[START]

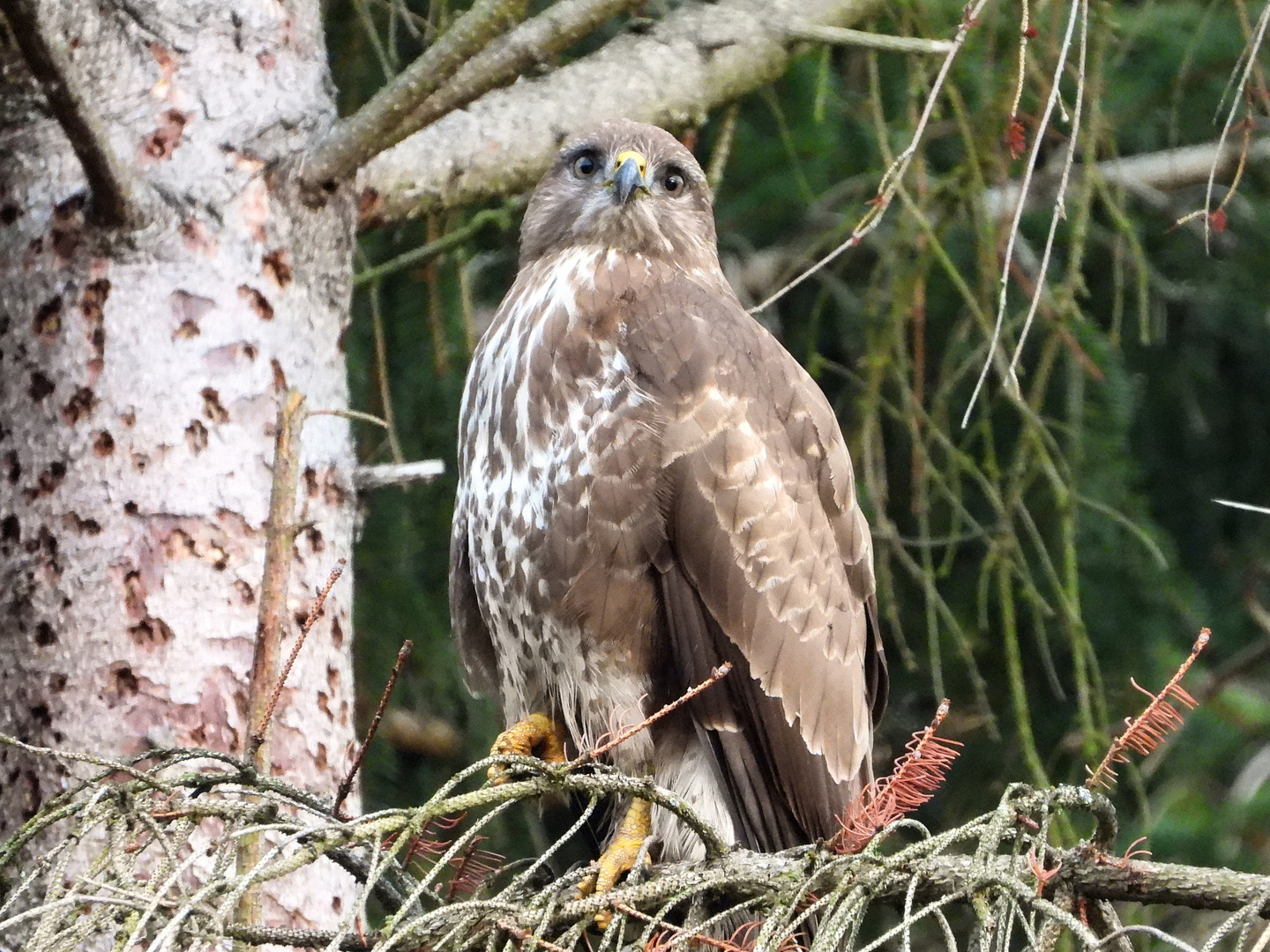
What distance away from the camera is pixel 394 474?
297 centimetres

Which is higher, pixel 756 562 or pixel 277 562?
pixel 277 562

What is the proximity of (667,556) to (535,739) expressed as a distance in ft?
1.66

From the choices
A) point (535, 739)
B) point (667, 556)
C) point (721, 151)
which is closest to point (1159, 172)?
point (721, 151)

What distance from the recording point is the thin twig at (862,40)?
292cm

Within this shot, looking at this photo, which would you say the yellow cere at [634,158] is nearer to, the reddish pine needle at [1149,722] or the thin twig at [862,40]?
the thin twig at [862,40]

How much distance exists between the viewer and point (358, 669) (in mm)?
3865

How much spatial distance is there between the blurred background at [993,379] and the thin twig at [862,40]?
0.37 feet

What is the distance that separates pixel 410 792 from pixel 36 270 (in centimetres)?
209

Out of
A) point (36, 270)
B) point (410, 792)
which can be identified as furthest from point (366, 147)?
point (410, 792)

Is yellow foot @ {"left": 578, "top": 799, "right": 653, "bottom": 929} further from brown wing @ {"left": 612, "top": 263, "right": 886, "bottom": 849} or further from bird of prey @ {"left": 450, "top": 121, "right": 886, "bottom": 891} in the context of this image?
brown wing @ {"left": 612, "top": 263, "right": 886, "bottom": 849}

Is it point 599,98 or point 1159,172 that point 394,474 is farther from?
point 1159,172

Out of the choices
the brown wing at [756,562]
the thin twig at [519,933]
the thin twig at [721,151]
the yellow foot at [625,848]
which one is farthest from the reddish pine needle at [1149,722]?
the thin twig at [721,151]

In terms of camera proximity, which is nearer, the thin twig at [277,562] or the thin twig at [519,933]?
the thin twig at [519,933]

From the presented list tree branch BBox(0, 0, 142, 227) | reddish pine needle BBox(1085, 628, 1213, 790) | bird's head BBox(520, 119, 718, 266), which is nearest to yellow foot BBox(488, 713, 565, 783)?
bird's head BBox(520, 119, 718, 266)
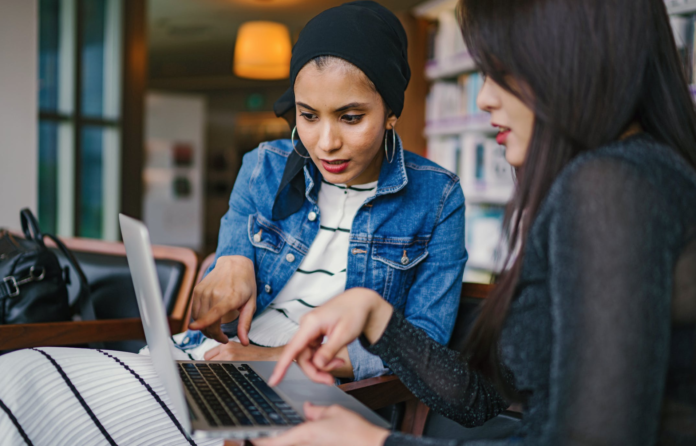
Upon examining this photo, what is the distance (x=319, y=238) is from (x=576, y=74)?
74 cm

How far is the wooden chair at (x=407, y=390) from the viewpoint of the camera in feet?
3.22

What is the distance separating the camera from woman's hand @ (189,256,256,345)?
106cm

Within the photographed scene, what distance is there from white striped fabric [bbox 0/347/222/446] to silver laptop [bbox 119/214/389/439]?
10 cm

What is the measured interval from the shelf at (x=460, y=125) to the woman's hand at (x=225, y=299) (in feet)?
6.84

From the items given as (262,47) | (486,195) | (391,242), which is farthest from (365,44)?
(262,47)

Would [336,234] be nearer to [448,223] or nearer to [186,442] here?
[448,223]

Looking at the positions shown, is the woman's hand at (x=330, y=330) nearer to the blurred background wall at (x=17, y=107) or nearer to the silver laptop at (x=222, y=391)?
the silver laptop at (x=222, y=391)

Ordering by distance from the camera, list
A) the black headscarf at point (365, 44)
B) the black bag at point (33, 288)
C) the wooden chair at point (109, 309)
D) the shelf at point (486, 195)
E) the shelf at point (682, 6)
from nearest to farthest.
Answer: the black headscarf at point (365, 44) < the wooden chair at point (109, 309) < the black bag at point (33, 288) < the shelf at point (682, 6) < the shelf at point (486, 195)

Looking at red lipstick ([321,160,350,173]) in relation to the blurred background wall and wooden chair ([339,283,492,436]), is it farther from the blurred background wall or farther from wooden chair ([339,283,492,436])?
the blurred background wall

[END]

OBJECTIVE:
Reproduce every entry word for word, but skip any pictures.

TASK OUTPUT:
What distance away from the camera is pixel 394 474?
297 centimetres

Which is higher, pixel 756 562 or pixel 277 562?
pixel 277 562

What is the proximity of (667,556) to (535,739) expressed as a distance in ft?
1.66

From the choices
A) point (535, 739)
B) point (667, 556)
C) point (721, 151)
which is closest to point (1159, 172)?
point (721, 151)

What distance from the recording point is the thin twig at (862,40)?
292cm

Within this shot, looking at this photo, which would you say the yellow cere at [634,158] is nearer to, the reddish pine needle at [1149,722] or the thin twig at [862,40]?
the thin twig at [862,40]

How much distance exists between the viewer and point (358, 669) (in mm)?
3865

How much spatial distance is there between the blurred background at [993,379] and the thin twig at [862,40]?
0.37 feet

What is the distance that separates pixel 410 792 from pixel 36 270 (in centimetres)?
209

Out of
A) point (36, 270)
B) point (410, 792)
which can be identified as furthest from point (366, 147)?
point (410, 792)

Is yellow foot @ {"left": 578, "top": 799, "right": 653, "bottom": 929} further from brown wing @ {"left": 612, "top": 263, "right": 886, "bottom": 849} or further from bird of prey @ {"left": 450, "top": 121, "right": 886, "bottom": 891} in the context of this image?
brown wing @ {"left": 612, "top": 263, "right": 886, "bottom": 849}

Is it point 599,98 or point 1159,172 that point 394,474 is farther from?
point 1159,172

Out of the choices
the brown wing at [756,562]
the thin twig at [519,933]
the thin twig at [721,151]
the yellow foot at [625,848]
which one is farthest from the reddish pine needle at [1149,722]?
the thin twig at [721,151]

In terms of camera proximity, which is nearer, the thin twig at [277,562] or the thin twig at [519,933]?
the thin twig at [519,933]

From the presented list tree branch BBox(0, 0, 142, 227) | reddish pine needle BBox(1085, 628, 1213, 790) | bird's head BBox(520, 119, 718, 266), which is nearest to yellow foot BBox(488, 713, 565, 783)?
bird's head BBox(520, 119, 718, 266)
Upon examining this photo, what is the distance (x=319, y=238) is from (x=576, y=74)?
74 cm

How far is the wooden chair at (x=407, y=390) from the viewpoint of the camera in feet?
3.22

What is the distance separating the camera from woman's hand @ (189,256,256,345)?
106cm

Within the photographed scene, what distance is there from white striped fabric [bbox 0/347/222/446] to silver laptop [bbox 119/214/389/439]?
10 cm

What is the measured interval from the shelf at (x=460, y=125) to the woman's hand at (x=225, y=299) (in feet)?
6.84

From the items given as (262,47) | (486,195) | (391,242), which is farthest from (365,44)?
(262,47)

Would [336,234] be nearer to [448,223] or nearer to [186,442] here?
[448,223]

Looking at the positions shown, is the woman's hand at (x=330, y=330) nearer to the blurred background wall at (x=17, y=107) or nearer to the silver laptop at (x=222, y=391)?
the silver laptop at (x=222, y=391)

Ordering by distance from the camera, list
A) the black headscarf at point (365, 44)
B) the black bag at point (33, 288)
C) the wooden chair at point (109, 309)
D) the shelf at point (486, 195)
E) the shelf at point (682, 6)
from nearest to farthest.
Answer: the black headscarf at point (365, 44) < the wooden chair at point (109, 309) < the black bag at point (33, 288) < the shelf at point (682, 6) < the shelf at point (486, 195)

Looking at red lipstick ([321,160,350,173]) in relation to the blurred background wall and wooden chair ([339,283,492,436]), is it farther from the blurred background wall or farther from wooden chair ([339,283,492,436])?
the blurred background wall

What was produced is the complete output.